** ENTRIES SUPPLIED **
- - -

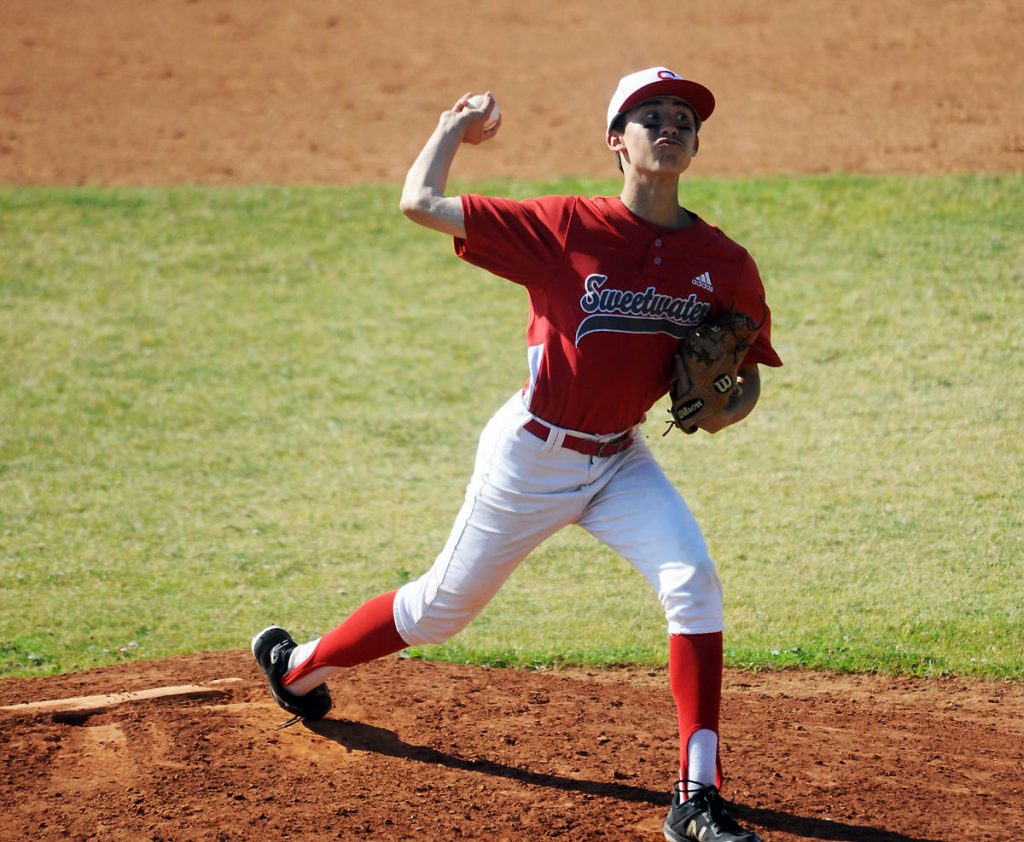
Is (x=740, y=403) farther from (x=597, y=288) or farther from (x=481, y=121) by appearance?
(x=481, y=121)

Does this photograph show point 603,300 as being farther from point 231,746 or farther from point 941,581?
point 941,581

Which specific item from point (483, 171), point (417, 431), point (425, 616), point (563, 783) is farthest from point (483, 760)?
point (483, 171)

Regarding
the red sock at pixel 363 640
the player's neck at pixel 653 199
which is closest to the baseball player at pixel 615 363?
the player's neck at pixel 653 199

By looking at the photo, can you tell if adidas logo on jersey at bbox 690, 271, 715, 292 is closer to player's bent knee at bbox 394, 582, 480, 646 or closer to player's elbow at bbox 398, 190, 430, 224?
player's elbow at bbox 398, 190, 430, 224

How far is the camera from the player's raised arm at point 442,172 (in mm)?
3789

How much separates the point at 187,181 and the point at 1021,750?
9.26 meters

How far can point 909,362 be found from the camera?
28.4 feet

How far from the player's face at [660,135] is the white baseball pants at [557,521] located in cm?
80

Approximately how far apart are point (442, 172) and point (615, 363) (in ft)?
2.42

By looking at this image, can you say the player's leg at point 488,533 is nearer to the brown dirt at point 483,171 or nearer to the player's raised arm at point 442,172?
the brown dirt at point 483,171

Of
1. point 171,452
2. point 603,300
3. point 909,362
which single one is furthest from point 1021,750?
point 171,452

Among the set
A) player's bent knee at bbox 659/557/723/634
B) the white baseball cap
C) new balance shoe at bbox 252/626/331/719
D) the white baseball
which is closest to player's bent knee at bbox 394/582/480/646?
new balance shoe at bbox 252/626/331/719

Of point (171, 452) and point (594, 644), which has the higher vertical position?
point (171, 452)

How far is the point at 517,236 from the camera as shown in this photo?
3.83 metres
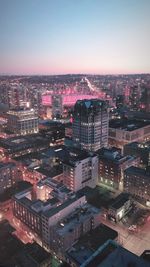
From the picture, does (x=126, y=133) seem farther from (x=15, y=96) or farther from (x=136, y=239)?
(x=15, y=96)

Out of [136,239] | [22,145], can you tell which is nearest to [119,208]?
[136,239]

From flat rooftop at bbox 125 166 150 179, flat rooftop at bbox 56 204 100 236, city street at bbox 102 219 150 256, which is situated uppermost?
flat rooftop at bbox 125 166 150 179

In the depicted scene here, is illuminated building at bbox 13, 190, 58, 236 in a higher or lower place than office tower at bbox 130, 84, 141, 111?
lower

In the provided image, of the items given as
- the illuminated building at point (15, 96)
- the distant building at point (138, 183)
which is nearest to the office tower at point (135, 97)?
the illuminated building at point (15, 96)

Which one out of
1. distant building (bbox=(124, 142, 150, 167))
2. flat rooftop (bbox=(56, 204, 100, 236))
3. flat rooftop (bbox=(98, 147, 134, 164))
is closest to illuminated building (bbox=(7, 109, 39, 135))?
distant building (bbox=(124, 142, 150, 167))

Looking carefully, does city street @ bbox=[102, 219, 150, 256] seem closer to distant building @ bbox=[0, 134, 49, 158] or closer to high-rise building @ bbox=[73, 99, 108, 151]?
high-rise building @ bbox=[73, 99, 108, 151]

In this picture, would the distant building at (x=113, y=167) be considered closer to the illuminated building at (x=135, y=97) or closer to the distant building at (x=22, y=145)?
the distant building at (x=22, y=145)
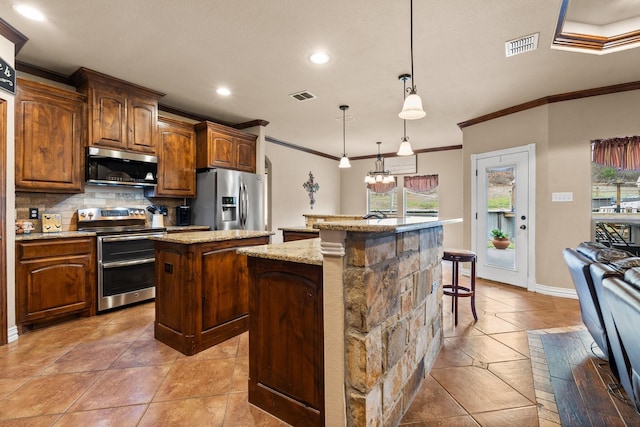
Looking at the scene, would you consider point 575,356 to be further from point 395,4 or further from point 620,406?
point 395,4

- - -

** WRITTEN INSTRUCTION **
Copy out the entries verbatim and leave the images out.

** FINAL RESULT **
Is (x=740, y=403) farther from (x=597, y=288) or farther from (x=481, y=121) by appearance?
(x=481, y=121)

Does this photograph show point 603,300 as being farther from point 231,746 or farther from point 941,581?
point 941,581

Which specific item from point (483, 171), point (417, 431), point (425, 616), point (563, 783) is farthest from point (483, 760)?
point (483, 171)

Regarding
the red sock at pixel 363 640
the player's neck at pixel 653 199
which is closest to the baseball player at pixel 615 363?
the player's neck at pixel 653 199

By looking at the photo, can you tell if adidas logo on jersey at bbox 690, 271, 715, 292 is closer to player's bent knee at bbox 394, 582, 480, 646 or closer to player's elbow at bbox 398, 190, 430, 224?
player's elbow at bbox 398, 190, 430, 224

How far is the camera from the player's raised arm at point 442,172 (in mm)?
3789

How much separates the point at 187,181 and the point at 1021,750?
9.26 meters

How far can point 909,362 be found from the camera?
28.4 feet

How far from the player's face at [660,135] is the white baseball pants at [557,521] located in cm?
80

Approximately how far apart are point (442, 172) and point (615, 363) (in ft)?
2.42

By looking at this image, can you say the player's leg at point 488,533 is nearer to the brown dirt at point 483,171 or nearer to the player's raised arm at point 442,172?
the brown dirt at point 483,171

Of
1. point 171,452
2. point 603,300
3. point 909,362
which single one is furthest from point 1021,750?
point 171,452

Among the set
A) player's bent knee at bbox 659/557/723/634
B) the white baseball cap
C) new balance shoe at bbox 252/626/331/719
D) the white baseball
which is closest to player's bent knee at bbox 394/582/480/646?
new balance shoe at bbox 252/626/331/719

Of point (171, 452) and point (594, 644), which has the higher vertical position?
point (171, 452)

How far is the point at 517,236 from the camera as shown in this photo?
3.83 metres
From the picture, does (x=126, y=133) seem farther from (x=15, y=96) or farther from (x=136, y=239)?
(x=15, y=96)

Out of [136,239] | [22,145], can you tell which is nearest to [119,208]?
[136,239]

From flat rooftop at bbox 125 166 150 179, flat rooftop at bbox 56 204 100 236, city street at bbox 102 219 150 256, which is situated uppermost?
flat rooftop at bbox 125 166 150 179

In the depicted scene here, is illuminated building at bbox 13, 190, 58, 236 in a higher or lower place than office tower at bbox 130, 84, 141, 111?
lower

In the provided image, of the items given as
- the illuminated building at point (15, 96)
- the distant building at point (138, 183)
which is nearest to the office tower at point (135, 97)?
the illuminated building at point (15, 96)

Which one out of
1. distant building (bbox=(124, 142, 150, 167))
2. flat rooftop (bbox=(56, 204, 100, 236))
3. flat rooftop (bbox=(98, 147, 134, 164))
is closest to illuminated building (bbox=(7, 109, 39, 135))?
distant building (bbox=(124, 142, 150, 167))

Looking carefully, does city street @ bbox=[102, 219, 150, 256] seem closer to distant building @ bbox=[0, 134, 49, 158] or closer to high-rise building @ bbox=[73, 99, 108, 151]?
high-rise building @ bbox=[73, 99, 108, 151]

In this picture, would the distant building at (x=113, y=167) be considered closer to the illuminated building at (x=135, y=97) or closer to the distant building at (x=22, y=145)?
the distant building at (x=22, y=145)
Looking at the scene, would you consider point 575,356 to be further from point 395,4 or further from point 620,406?
point 395,4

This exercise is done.